I have used small portions of a yeast packet in the past for small batches and then resealed the packet with good success. I just rolled down the top of packet to removed all the air you can then sealed with tape then put if plastic bag andplace in fridge for longer term storage.I would try 1/2 a pack for 1 gallon...a little more yeast certainly won't hurt.


----------



## Maui Joe (Jul 14, 2004)

Thanks masta,


I just get so use to opening a packet each time I make a gallon or two....I am getting ready to do 2- one gallon so I'll split the packet and go for it. Thanks again.


----------



## lickermaker (Mar 12, 2014)

I used 3.5 grams per gallon or one half pack and both mine are fermenting well


----------



## seth8530 (Mar 12, 2014)

lickermaker said:


> I used 3.5 grams per gallon or one half pack and both mine are fermenting well



Necro post much ^___6 ?


----------



## salcoco (Mar 14, 2014)

nominal use of yeast is 1 gram per gallon. a half packet is quite adequate for a one gallon batch. one packet could due three one gallon batches if split equally.


----------



## not-so-Highborne (Apr 22, 2014)

What about this turbo yeast? And should the yeast be allowed to breath during the primary fermentation? I know some who just cover it with a towel and lock it during secondary. I have also head people air lock it from the start. What's the best course here?
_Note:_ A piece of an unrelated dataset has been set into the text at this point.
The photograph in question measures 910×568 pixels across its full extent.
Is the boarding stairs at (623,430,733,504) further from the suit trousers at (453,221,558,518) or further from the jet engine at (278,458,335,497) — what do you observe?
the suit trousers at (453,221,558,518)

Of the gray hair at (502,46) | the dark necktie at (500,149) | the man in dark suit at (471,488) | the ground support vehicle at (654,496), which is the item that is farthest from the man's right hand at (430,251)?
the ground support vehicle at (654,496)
From the not-so-Highborne.


----------



## sour_grapes (Apr 22, 2014)

My understanding is that turbo yeast is capable of fermenting to very high alcohol levels, and can do it very quickly. Neither of these attributes is necessary in making fine wine, so there is not much attention paid to it here. 

Most people here do not use an airlock until secondary, but many here have reported that it seems to turn out the same either way. That is my experience, too.


----------



## not-so-Highborne (Apr 22, 2014)

K great thanks. 


From the not-so-Highborne.


----------